(HB) While its new largest investor is going to have a say in all aspects of its businesses, Deutsche Bank faces increased calls for probes into misdoings.
Deutsche Bank cannot seem to bury the past. Picture source: DPA.
It was supposed to be a new beginning, a break with troubles of the past. At the beginning of February, Deutsche Bank’s CEO expressed “deep regret” for the scandals of recent years in a public letter on behalf of the entire management board. “We apologize,” John Cryan wrote. At that time, he had just resolved some of the company’s most critical legal cases. Since that letter, the bank has been trying to more forward once again.
But key shareholders and proxy advisory services weren’t quite ready to wipe the slate clean. The two prominent proxy advisory services Glass Lewis and Institutional Shareholder Services (ISS) are recommending that, at the bank’s annual general meeting on May 18, investors support the request of a shareholder who wants to work through the past again with the help of external auditors. Handelsblatt has obtained copies of the two consultancies’ recommendations, which Deutsche Bank did not wish to comment on.

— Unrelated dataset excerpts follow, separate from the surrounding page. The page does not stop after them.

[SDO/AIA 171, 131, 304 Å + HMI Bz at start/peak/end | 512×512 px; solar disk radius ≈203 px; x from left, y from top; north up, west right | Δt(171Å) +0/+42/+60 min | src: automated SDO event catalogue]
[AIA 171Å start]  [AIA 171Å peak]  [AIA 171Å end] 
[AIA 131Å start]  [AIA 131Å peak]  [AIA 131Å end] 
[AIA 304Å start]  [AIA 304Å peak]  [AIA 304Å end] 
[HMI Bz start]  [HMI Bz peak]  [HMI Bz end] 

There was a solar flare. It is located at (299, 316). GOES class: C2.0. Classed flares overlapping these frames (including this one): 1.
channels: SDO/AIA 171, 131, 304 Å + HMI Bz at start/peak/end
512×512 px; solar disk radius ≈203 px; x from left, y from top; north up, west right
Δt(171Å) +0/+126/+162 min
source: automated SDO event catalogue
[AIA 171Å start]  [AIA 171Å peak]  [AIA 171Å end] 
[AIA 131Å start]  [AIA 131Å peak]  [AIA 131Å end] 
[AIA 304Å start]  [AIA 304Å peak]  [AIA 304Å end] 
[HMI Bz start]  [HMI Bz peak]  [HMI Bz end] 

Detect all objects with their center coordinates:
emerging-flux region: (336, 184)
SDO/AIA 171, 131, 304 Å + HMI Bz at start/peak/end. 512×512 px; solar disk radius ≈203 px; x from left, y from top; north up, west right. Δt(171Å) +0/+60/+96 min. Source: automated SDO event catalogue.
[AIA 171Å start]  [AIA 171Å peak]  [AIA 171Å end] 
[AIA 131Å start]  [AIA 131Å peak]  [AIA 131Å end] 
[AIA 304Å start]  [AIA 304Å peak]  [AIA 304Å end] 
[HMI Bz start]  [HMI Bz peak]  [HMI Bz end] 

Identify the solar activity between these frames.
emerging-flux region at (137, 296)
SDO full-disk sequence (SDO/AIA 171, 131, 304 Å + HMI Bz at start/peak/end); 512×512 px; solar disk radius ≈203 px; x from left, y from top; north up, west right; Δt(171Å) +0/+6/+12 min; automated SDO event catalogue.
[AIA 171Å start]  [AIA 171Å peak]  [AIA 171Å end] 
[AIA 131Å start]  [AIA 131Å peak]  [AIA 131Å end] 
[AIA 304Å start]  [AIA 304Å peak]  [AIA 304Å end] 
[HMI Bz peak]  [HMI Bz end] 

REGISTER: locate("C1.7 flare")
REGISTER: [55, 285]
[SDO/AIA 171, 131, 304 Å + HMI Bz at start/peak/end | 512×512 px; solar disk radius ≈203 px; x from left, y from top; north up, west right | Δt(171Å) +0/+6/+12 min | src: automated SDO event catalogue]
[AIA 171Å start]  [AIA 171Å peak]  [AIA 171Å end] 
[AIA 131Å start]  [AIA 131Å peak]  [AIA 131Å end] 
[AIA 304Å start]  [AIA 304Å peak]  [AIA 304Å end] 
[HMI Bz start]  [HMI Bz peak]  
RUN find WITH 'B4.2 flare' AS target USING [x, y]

ISS and Glass Lewis are considered influential because many institutional investors follow their advice. A special audit proposal for Deutsche Bank, which both services had supported last year, only barely scraped past a majority recently. This time around the three special audits were proposed by shareholder Marita Lampatz, whose husband has long been at loggerheads with Deutsche Bank over the unprofitable Sal. Oppenheim fund.